Robert Lowell (1917-1977) was an American poet who had a profound influence on many other writers, including both Sylvia Plath and Anne Sexton. Born into a Boston family that could trace its lineage back to the Mayflower, much of Lowell’s work mythologizes New England, but his later influence in developing confessional poetry was what attracted younger poets to his work.
Robert Lowell was born to a Boston Brahmin family and described his childhood as being one of violence and bullying, where he earned the nickname “Cal,” short for Caligula. He studied at Harvard, but left, eventually earning a degree from Kenyon College. During World War II he became a conscientious objector, the first of his political statements, spending several months in prison. From 1950 to 1953 he taught at the Iowa Writer’s Workshop. Afterwards he taught at several major American universities. His teaching style was described as informal, which drew younger writers to him.

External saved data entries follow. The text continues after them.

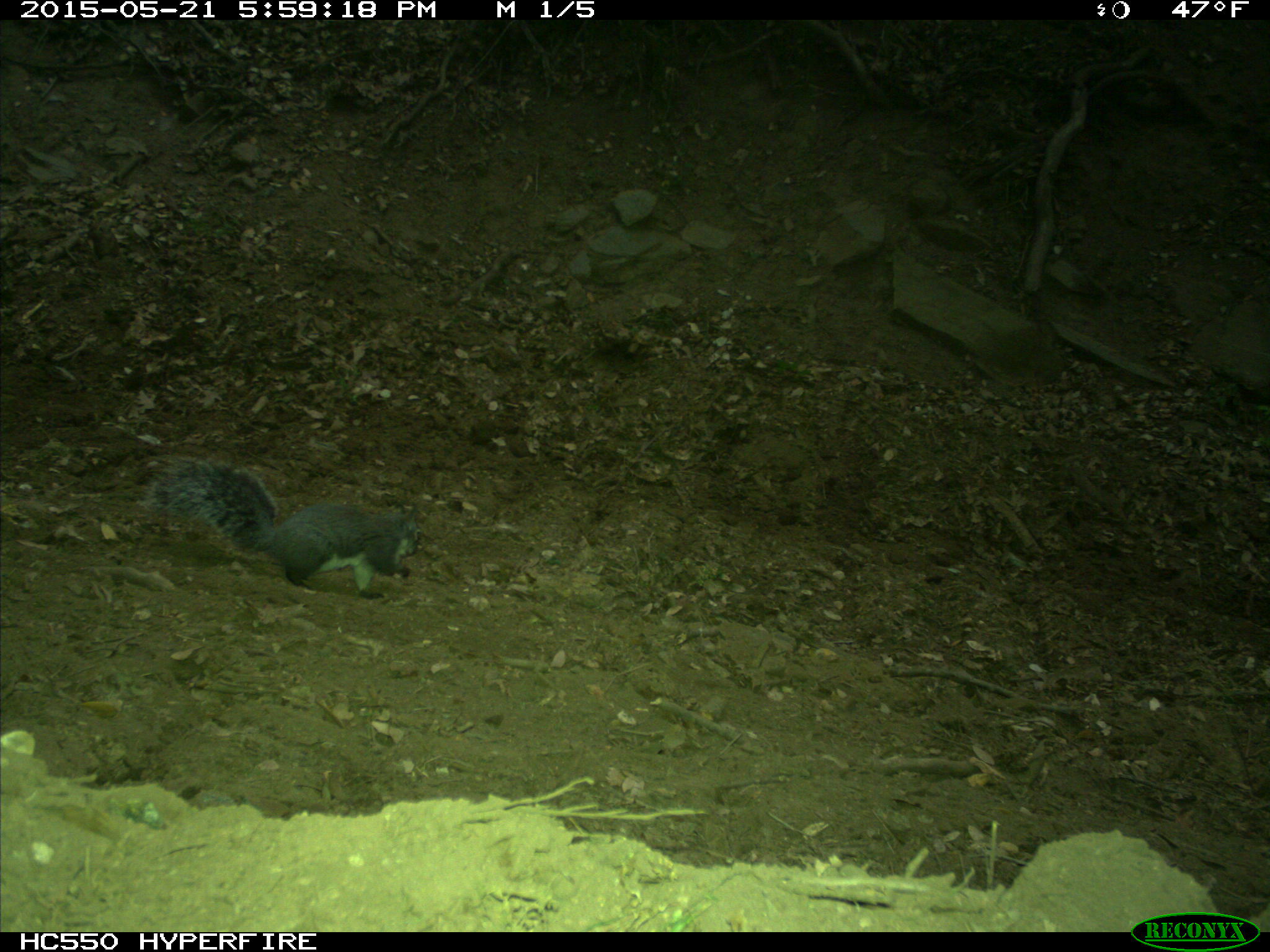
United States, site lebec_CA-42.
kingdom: Animalia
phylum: Chordata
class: Mammalia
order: Rodentia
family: Sciuridae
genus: Sciurus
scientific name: Sciurus carolinensis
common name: eastern gray squirrel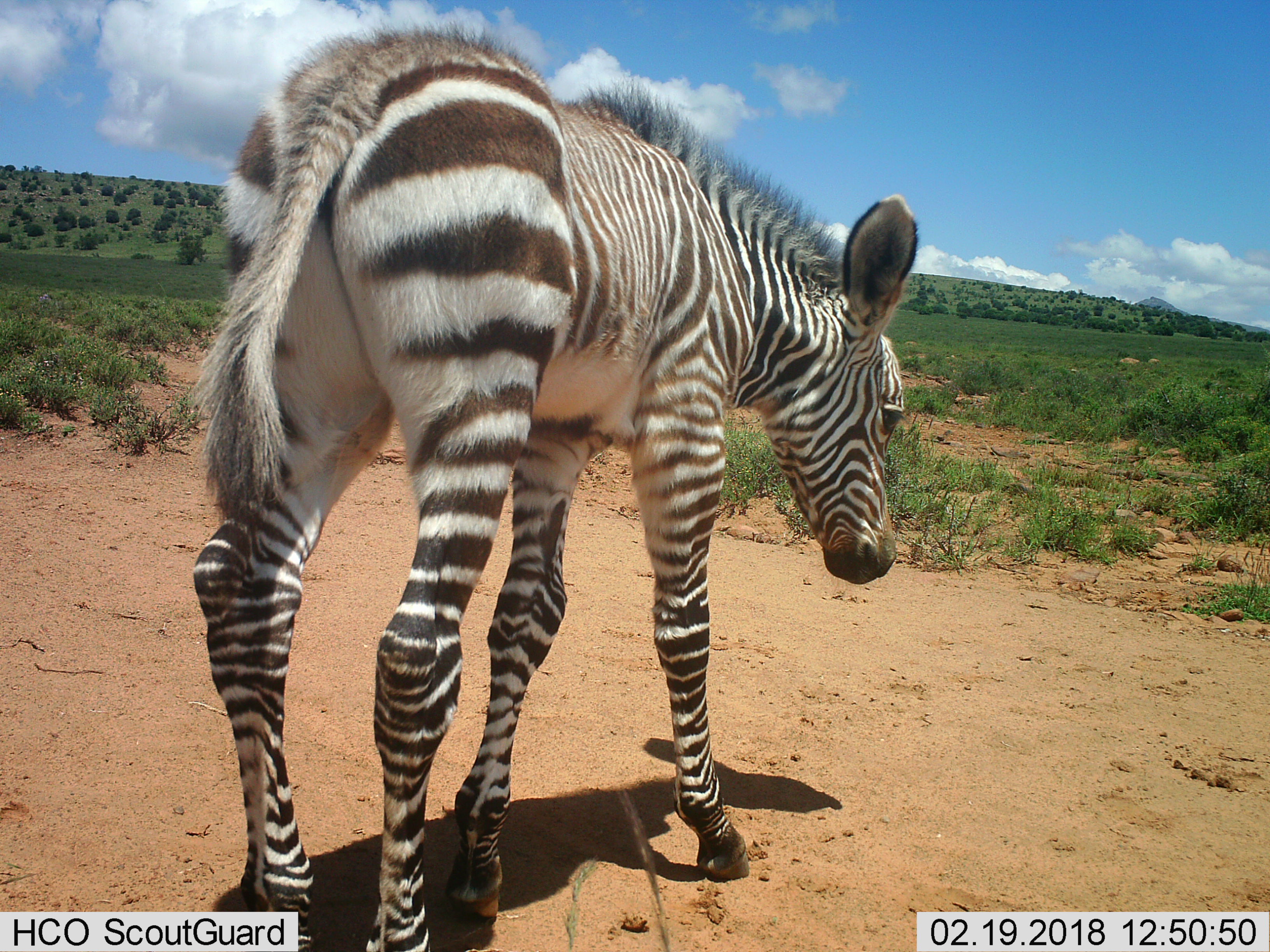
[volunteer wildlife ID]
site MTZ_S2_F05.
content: unidentified animal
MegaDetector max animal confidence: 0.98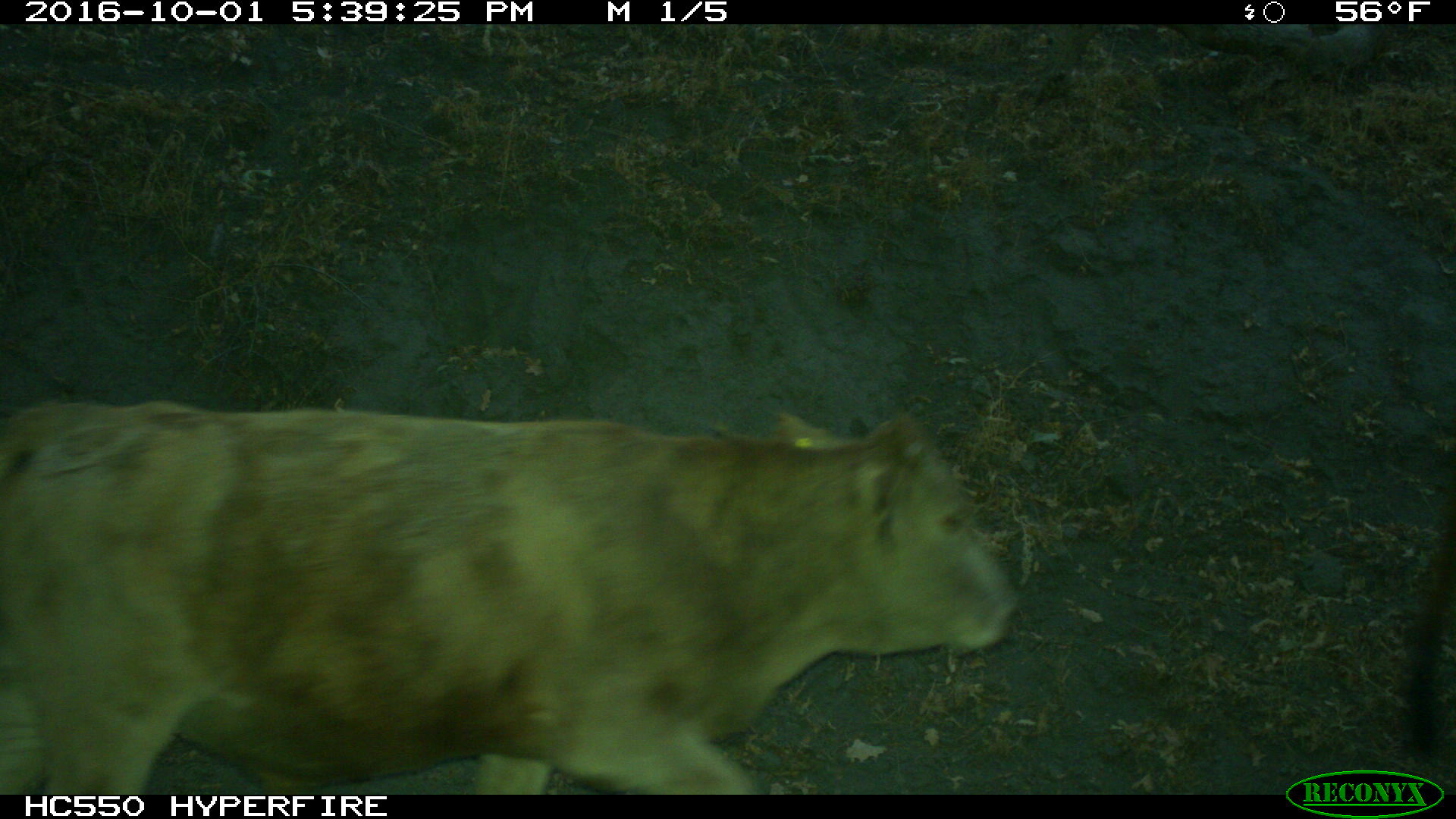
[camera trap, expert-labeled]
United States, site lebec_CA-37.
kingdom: Animalia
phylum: Chordata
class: Mammalia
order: Artiodactyla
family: Bovidae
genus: Bos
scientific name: Bos taurus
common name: domestic cow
Bos taurus (domestic cow).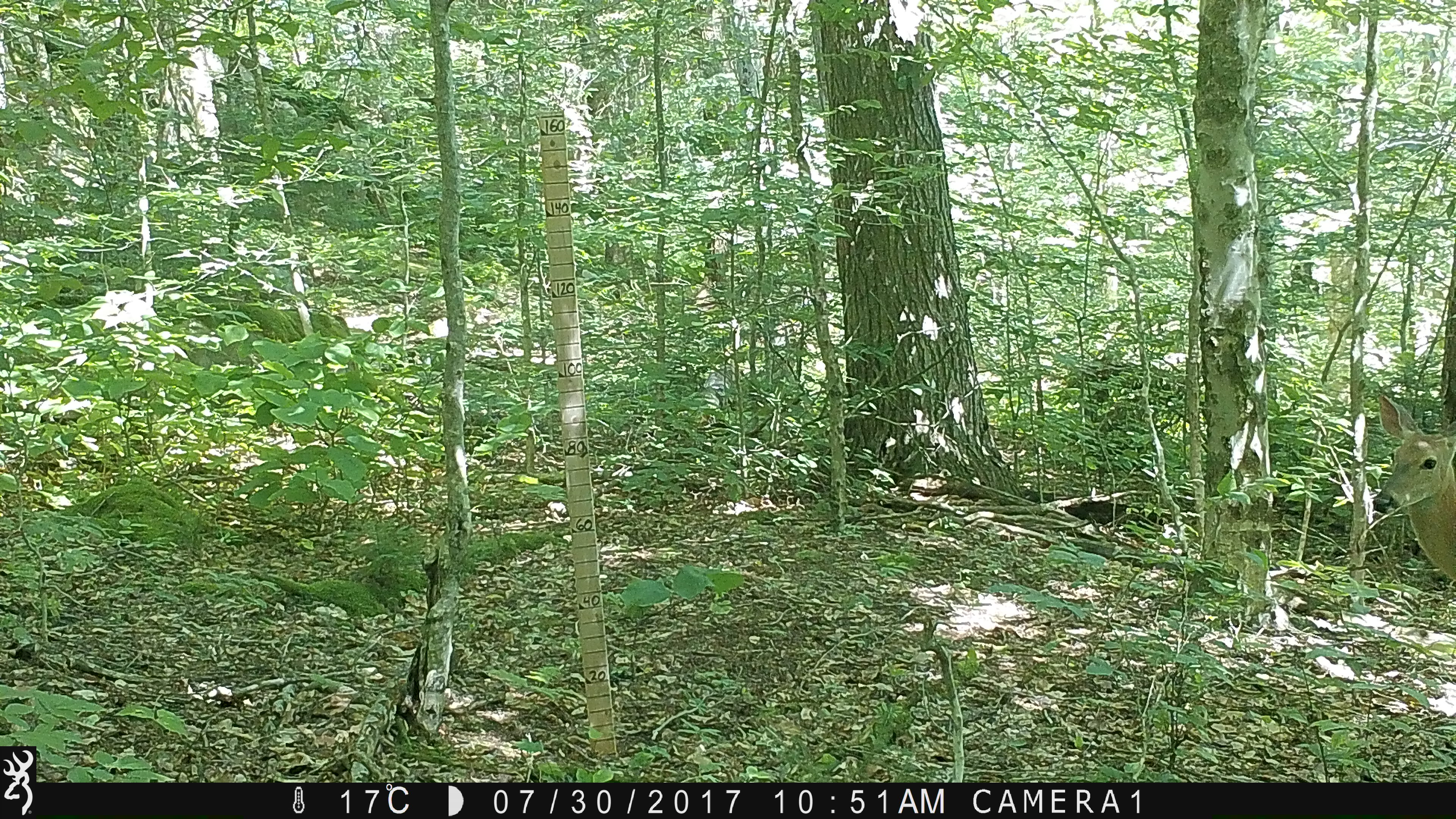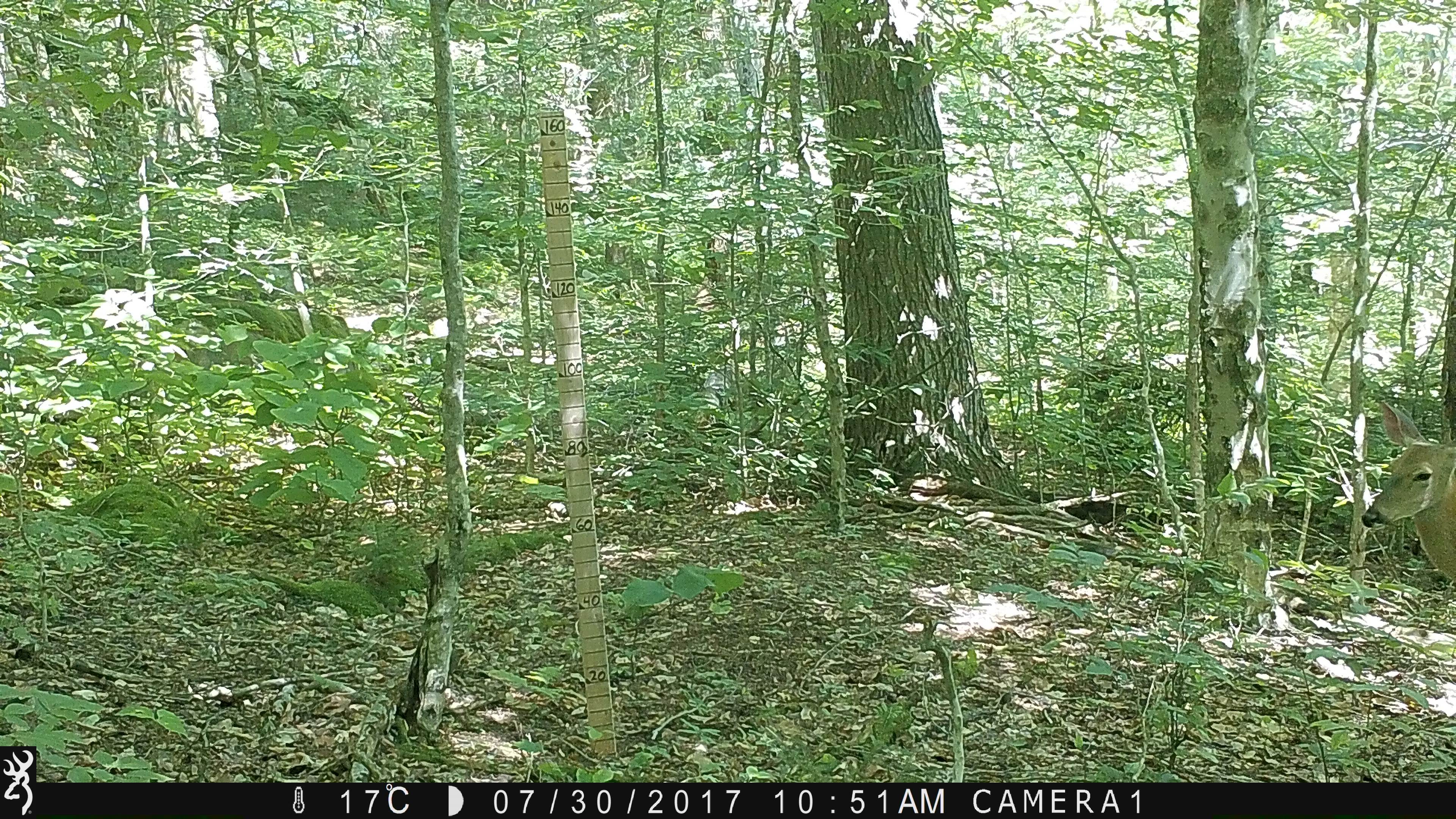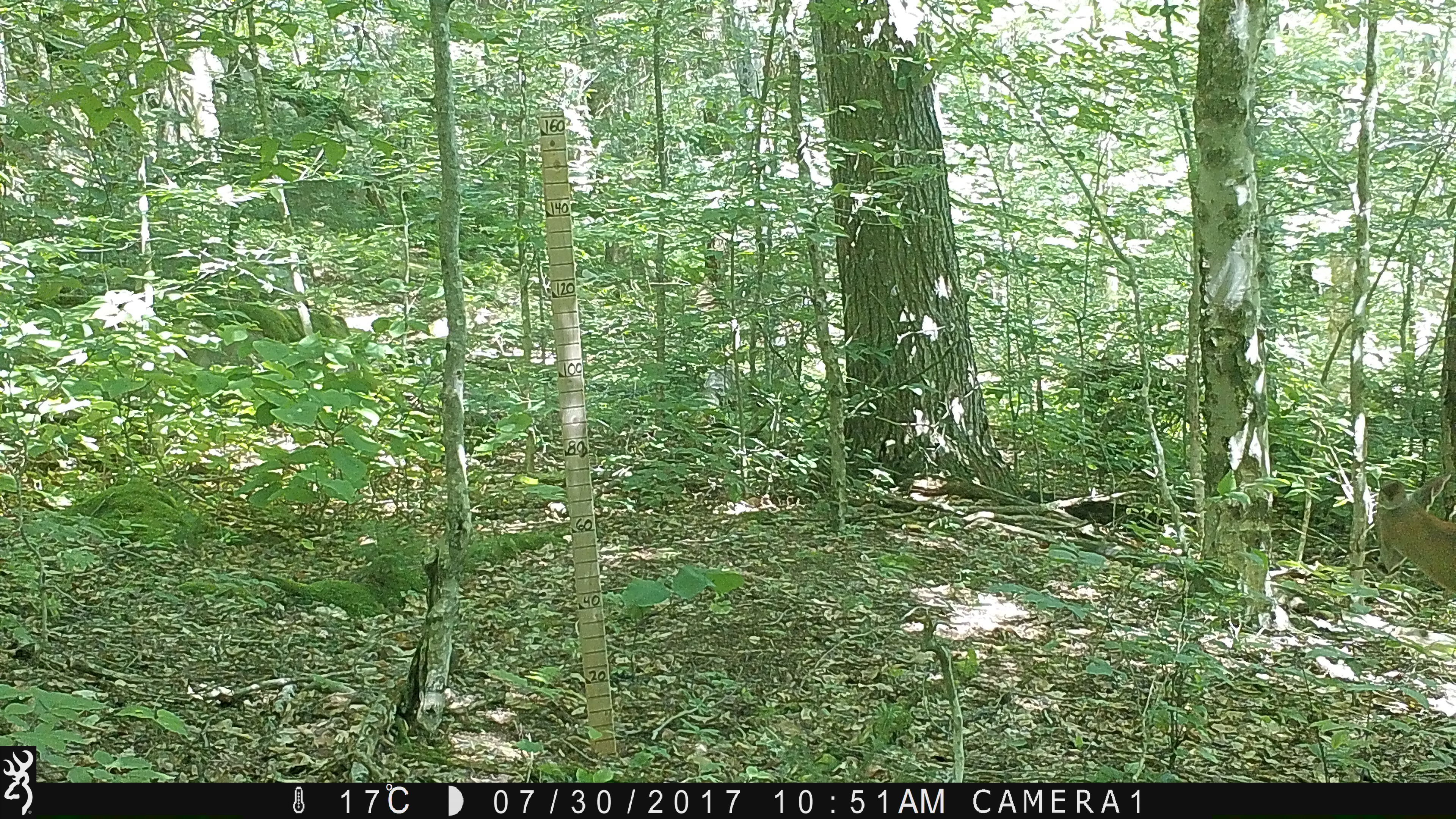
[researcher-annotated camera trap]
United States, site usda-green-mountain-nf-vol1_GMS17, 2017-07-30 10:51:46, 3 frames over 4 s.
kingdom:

Robert Lowell has been called one of the influential poets of the 20th century, directly affecting the work of younger writers. He was the sixth Poet Laureate Consultant to the Library of Congress from 1947 to 1948. He also became the most well-known American poet during the 1960s, appearing on the cover of Time magazine in 1967. Much of his work was influenced by his bipolar disorder, reflecting in his collection Life Studies. Lowell died in 1977.